___ Supplied material ___

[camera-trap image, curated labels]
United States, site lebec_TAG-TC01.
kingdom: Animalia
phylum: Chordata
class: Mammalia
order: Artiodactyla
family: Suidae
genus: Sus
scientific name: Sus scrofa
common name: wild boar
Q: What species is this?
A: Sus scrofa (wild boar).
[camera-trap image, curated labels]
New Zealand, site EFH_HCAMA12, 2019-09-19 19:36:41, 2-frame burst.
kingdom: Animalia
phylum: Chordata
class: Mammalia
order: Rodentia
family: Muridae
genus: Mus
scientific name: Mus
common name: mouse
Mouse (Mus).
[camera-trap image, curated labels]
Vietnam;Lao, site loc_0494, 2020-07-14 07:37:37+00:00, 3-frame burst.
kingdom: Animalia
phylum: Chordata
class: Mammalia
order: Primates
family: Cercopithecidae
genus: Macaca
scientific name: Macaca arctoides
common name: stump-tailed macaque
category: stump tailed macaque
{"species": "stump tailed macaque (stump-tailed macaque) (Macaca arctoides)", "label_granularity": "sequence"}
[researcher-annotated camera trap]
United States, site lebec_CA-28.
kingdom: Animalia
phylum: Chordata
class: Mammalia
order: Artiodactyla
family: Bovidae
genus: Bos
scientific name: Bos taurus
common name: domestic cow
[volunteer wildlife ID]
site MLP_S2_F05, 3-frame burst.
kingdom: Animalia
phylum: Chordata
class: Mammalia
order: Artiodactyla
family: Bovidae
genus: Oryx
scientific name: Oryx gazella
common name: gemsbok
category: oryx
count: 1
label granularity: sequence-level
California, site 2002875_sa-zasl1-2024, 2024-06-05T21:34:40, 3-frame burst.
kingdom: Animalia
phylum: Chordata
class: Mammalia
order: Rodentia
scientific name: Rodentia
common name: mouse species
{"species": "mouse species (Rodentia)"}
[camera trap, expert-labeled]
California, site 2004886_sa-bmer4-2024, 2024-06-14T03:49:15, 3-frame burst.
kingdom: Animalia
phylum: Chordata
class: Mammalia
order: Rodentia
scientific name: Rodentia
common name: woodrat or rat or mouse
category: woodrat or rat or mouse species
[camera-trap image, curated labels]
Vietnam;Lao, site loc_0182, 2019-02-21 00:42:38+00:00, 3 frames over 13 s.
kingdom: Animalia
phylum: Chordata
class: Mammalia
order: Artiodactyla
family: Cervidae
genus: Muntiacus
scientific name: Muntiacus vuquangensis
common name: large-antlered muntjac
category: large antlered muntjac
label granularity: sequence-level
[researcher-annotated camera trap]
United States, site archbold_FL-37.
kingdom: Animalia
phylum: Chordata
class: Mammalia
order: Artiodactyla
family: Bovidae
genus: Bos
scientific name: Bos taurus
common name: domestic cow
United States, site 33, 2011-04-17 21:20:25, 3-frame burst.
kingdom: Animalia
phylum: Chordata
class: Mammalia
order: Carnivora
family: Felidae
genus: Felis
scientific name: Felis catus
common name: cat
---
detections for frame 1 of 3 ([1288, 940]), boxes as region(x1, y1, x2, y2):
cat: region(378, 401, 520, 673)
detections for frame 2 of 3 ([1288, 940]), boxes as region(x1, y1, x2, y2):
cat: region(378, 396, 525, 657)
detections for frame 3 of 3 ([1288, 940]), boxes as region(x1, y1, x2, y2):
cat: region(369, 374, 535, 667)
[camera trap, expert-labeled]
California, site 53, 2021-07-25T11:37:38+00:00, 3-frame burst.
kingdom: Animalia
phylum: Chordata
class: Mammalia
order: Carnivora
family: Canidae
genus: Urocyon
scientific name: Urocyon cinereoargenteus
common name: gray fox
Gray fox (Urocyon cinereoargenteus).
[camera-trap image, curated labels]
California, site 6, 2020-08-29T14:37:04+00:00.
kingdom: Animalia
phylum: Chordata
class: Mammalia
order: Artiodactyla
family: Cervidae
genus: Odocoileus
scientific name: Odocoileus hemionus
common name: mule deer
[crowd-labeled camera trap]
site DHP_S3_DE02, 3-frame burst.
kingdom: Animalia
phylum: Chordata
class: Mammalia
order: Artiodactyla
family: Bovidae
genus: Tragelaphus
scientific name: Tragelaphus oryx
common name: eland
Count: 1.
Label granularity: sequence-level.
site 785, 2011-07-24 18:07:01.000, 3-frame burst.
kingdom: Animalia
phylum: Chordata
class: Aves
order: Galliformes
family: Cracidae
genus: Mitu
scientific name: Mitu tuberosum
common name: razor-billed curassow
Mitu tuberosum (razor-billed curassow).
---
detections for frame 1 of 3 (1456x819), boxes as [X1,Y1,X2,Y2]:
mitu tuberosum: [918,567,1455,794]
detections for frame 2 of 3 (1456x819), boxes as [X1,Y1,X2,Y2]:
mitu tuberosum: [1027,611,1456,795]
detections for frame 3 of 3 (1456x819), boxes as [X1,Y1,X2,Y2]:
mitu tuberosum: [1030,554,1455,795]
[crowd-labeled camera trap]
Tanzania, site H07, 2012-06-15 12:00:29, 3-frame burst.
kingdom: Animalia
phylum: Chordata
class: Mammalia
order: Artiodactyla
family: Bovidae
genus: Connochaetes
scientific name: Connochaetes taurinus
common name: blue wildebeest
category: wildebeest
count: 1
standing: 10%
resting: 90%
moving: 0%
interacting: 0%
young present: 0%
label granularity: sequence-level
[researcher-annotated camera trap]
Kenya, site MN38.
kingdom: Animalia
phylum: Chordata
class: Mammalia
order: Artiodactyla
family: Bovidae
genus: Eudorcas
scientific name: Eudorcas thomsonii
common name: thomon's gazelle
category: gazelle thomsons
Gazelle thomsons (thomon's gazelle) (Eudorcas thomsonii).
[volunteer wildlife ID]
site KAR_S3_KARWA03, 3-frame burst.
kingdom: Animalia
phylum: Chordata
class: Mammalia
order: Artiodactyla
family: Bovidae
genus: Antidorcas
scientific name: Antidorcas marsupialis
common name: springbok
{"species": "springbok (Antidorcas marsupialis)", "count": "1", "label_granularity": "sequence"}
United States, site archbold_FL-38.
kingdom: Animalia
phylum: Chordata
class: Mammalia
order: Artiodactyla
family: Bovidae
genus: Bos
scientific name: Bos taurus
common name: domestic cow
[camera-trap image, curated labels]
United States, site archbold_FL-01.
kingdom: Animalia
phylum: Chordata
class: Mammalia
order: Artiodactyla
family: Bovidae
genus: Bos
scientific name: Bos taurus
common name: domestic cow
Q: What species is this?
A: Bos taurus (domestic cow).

___

### Aim of the exercise:
Only lines that hold the string "Antidorcas" belong in the answer, so copy every one of them from the records.

### Written reply:
genus: Antidorcas
scientific name: Antidorcas marsupialis
{"species": "springbok (Antidorcas marsupialis)", "count": "1", "label_granularity": "sequence"}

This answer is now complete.